Por Moira Soto
Así como los suculentos labios de Sandro eran naturales y propios ciento por ciento, las lolas desbordantes de Isabel Sarli no necesitaron recurrir a esos sachets redondeados de siliconas que abultan los torsos de tanta pretendida vedette en estos días enzarzándose y robando cámara (de TV) en Mar del Plata, Carlos Paz, incluso alguna rezagada en Capital... Puro tejido glandular, los dos principales atributos físicos de la estrella representaban con firmeza y opulencia una época –los ‘50, los ‘60– en que las grandes tetas verdaderas de una serie de divas (Silvana Mangano, Sophia Loren, Anita Ekberg, Jayne Mansfield...) alimentaban con creces a algunos productores de cine. Es decir, cuando la culomanía aún no había detonado, pese al cimbreante bamboleo de Marilyn Monroe sin ropa interior, o al traserito levantisco de Brigitte Bardot tan celebrado por Roger Vadim.
Pero, la verdad sea dicha, ¿quién reparó alguna vez en el derrière de nuestro popular icono erótico? ¿En cuántas películas la cámara se detiene en su nalgamen que, por cierto, no era especialmente relevante? Tanto es así que años ha, circulaba con insistencia una graciosa anécdota según la cual, en las últimas películas de Armando Bo y en oportunidades en que Isabel tenía que aparecer desnuda abrazando a un tipo, alguien le sostenía hacia arriba los glúteos desde su base y, obvio, la toma encuadraba sólo la curvatura conseguida mediante tan simple artilugio.
Empero, más allá del –por aquella época así llamado– busto de Isabel (116 centímetros, según el aviso de Desnuda en la arena, 1969), vale preguntarse dónde residía el poderoso atractivo de esta mujer bonita pero inexistente como actriz, que ni siquiera aprendió a modular expresivamente un solo parlamento a lo largo de más de dos décadas de trabajo continuado delante de las cámaras. Porque cualquiera de las otras estrellas sexy mencionadas, en mayor o menor grado, fueron soltándose, mejorando como intérpretes con el tiempo. Sarli en cambio perseveró en su apatía atonal, desnuda o vestida por Paco Jaumandreu, látigo en mano o violada reiteradamente, en paisajes argentinos, paraguayos o brasileños... ¿Será esta languidez soñolienta la que la convirtió, para cierto público masculino y en determinada época, en auténtico objeto sexual que no entiende bien qué quieren los varones de ella, y que, cuando es ella la que desea –un hombre, un caballo, una mujer– sucede a su pesar, empujada por incontrolable ninfomanía?

● Datos proporcionados:
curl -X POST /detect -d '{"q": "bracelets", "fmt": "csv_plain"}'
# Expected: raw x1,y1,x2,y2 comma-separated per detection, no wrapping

● Ejercicio propuesto:
En el texto sobre Isabel Sarli, ¿quién la vestía cuando no aparecía desnuda?

● Respuesta:
Paco Jaumandreu.